TEXT SEGMENT >>
--- --- ---
5 Ways to Tell if Your Baby is Getting Enough When Breastfeeding


When parents feed from bottles, it can be really easy to see that the baby is "getting enough". When a pediatrician says the infant should be consuming 3-4 ounces a feed, a parent can mix a bottle with 4 ounces and watch the baby consume. Breastfeeding is not as straight forward. It can be anxiety-inducing for even the most confident of parents not to "know" that their baby is taking in enough breastmilk. If you are aware of a couple key markers, though, it can be easy to feel confident that your baby is getting enough without having a scale in your home!

1. Number of wet and dirty diapers

The easiest way to tell If your baby is eating enough is by looking at their wet and dirty diapers. If they are eating enough, they will be excreting waste. Here is what to expect for the first 4-6 weeks of life.

  Wet Dirty
Day 1 1-2 1-3
Day 2 2-3 1-3
Day 3 3-4 at least 3
Day 4 at least 6 at least 3
Day 5 at least 6 at least 3
Day 6 and beyond 6 or more at least 3

Around 4-6 weeks, it is completely normal for a breastfed baby to have less frequent dirty diapers (some babies go up to a week without pooping)! As long as their weight gain is normal, it is nothing to worry about. You can check your infant's weight gain with your pediatrician or lactation consultant.

The number of wet diapers per day should be at least 6, even when dirty diapers decrease in frequency.
--- --- ---
DATA SHOWN >>

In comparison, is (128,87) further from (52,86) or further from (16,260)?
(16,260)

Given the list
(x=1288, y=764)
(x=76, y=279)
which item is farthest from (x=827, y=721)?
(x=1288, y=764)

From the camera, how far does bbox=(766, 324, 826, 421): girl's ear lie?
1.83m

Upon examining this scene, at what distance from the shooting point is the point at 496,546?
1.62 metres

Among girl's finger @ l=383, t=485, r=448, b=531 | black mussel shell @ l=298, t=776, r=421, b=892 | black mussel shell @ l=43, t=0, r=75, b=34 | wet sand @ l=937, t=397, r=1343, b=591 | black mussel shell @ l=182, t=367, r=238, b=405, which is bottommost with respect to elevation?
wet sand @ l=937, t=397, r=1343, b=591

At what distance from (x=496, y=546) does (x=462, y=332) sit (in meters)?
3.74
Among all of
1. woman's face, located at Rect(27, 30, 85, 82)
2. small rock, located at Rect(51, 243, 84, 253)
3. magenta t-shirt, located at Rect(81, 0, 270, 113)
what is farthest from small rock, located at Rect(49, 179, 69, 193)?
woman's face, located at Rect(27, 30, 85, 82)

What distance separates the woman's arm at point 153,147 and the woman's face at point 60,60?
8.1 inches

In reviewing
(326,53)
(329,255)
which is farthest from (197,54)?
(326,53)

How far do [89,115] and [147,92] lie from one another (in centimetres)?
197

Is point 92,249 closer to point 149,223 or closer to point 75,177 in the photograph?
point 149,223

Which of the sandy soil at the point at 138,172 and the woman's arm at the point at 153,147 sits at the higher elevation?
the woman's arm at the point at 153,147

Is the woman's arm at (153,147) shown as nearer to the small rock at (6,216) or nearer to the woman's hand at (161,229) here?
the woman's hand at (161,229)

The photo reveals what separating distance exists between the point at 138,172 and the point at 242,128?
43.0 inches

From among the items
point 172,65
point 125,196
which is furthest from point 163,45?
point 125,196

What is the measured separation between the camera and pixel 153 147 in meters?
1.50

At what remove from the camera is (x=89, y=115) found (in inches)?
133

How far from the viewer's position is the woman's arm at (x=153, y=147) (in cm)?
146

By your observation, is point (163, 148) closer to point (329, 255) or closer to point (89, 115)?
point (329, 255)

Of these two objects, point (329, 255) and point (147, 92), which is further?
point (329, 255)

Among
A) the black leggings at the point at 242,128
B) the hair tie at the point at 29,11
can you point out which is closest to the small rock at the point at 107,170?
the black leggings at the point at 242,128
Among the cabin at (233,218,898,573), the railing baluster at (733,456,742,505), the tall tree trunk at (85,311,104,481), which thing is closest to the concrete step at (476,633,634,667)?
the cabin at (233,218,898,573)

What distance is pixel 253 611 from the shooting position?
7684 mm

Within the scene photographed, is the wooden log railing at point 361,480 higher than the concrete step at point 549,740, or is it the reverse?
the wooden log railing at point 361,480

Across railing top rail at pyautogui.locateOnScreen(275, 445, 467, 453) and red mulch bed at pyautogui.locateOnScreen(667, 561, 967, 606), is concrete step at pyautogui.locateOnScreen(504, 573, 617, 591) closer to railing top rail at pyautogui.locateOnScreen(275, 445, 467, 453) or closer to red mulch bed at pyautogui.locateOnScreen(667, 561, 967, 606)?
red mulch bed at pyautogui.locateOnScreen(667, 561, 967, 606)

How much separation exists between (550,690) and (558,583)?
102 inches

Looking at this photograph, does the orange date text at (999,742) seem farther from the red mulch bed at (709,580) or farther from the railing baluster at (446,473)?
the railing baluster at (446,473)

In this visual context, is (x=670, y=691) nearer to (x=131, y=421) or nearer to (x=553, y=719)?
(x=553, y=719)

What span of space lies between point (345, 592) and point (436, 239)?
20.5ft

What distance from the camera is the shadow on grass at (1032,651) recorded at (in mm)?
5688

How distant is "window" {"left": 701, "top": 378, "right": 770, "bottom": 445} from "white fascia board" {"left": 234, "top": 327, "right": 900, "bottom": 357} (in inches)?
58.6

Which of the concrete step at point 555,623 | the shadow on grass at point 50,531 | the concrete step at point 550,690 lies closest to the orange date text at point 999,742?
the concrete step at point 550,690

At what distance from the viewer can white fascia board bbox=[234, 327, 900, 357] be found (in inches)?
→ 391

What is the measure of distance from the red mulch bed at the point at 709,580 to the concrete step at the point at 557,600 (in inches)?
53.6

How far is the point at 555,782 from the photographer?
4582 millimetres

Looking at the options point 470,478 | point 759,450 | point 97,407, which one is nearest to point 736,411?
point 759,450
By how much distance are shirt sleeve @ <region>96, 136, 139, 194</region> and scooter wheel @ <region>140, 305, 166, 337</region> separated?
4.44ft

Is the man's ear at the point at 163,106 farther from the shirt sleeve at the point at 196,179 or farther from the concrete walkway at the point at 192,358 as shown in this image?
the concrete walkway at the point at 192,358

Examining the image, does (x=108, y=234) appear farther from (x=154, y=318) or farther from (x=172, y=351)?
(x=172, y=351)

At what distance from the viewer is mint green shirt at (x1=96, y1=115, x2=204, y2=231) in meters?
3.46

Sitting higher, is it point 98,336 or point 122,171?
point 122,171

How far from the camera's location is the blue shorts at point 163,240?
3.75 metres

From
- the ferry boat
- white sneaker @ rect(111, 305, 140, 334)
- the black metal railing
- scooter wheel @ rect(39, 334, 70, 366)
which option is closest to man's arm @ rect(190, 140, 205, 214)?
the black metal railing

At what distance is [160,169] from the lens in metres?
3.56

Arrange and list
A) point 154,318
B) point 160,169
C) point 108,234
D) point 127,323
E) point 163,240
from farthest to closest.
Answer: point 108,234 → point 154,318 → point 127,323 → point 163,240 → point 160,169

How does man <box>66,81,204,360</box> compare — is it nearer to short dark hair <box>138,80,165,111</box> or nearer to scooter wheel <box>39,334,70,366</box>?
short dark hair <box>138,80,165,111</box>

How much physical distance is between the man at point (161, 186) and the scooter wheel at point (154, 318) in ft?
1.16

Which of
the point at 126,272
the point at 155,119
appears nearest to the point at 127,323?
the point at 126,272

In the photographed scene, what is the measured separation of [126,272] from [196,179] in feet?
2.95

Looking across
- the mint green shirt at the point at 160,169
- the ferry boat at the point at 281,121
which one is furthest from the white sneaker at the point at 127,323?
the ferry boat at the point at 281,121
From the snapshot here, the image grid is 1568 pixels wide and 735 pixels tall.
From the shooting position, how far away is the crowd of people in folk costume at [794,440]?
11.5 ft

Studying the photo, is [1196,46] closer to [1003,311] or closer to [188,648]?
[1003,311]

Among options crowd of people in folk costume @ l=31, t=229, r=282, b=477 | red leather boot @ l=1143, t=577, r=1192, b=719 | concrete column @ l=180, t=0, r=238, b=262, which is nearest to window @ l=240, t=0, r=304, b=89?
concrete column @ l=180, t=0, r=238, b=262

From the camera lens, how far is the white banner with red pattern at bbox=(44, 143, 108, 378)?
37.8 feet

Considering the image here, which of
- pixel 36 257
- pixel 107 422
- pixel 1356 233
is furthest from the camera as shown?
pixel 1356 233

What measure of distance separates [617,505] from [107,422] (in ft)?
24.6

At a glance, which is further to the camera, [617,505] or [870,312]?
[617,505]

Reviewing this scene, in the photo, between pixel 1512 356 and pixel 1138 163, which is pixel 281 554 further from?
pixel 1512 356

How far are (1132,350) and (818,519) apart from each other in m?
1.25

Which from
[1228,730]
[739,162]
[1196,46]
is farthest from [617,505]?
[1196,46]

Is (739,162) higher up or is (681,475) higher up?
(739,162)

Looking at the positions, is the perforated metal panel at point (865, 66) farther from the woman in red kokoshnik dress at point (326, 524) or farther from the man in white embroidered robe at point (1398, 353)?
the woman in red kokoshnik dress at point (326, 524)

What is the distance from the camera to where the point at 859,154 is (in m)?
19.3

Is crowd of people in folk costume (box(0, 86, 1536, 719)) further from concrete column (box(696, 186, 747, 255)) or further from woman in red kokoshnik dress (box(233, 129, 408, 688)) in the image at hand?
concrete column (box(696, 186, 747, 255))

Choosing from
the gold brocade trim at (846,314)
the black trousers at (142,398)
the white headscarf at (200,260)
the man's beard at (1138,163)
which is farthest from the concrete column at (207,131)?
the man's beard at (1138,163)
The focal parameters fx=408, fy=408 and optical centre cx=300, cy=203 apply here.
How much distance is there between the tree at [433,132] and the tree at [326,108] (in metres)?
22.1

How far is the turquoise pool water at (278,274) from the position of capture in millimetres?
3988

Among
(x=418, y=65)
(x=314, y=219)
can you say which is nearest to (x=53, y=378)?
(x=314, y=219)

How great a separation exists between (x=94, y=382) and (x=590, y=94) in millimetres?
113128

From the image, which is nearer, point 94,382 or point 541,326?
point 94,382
--- --- ---
TASKS FOR THIS EXERCISE >>
**A.** Output the section of the breastfeeding text between "When parents feed" and "in your home!", inclusive, reproducing it word for word.
**B.** According to the breastfeeding text, how long can some breastfed babies go without pooping around 4-6 weeks of age?

ANSWERS GIVEN >>
**A.**
When parents feed from bottles, it can be really easy to see that the baby is "getting enough". When a pediatrician says the infant should be consuming 3-4 ounces a feed, a parent can mix a bottle with 4 ounces and watch the baby consume. Breastfeeding is not as straight forward. It can be anxiety-inducing for even the most confident of parents not to "know" that their baby is taking in enough breastmilk. If you are aware of a couple key markers, though, it can be easy to feel confident that your baby is getting enough without having a scale in your home!

**B.** Up to a week.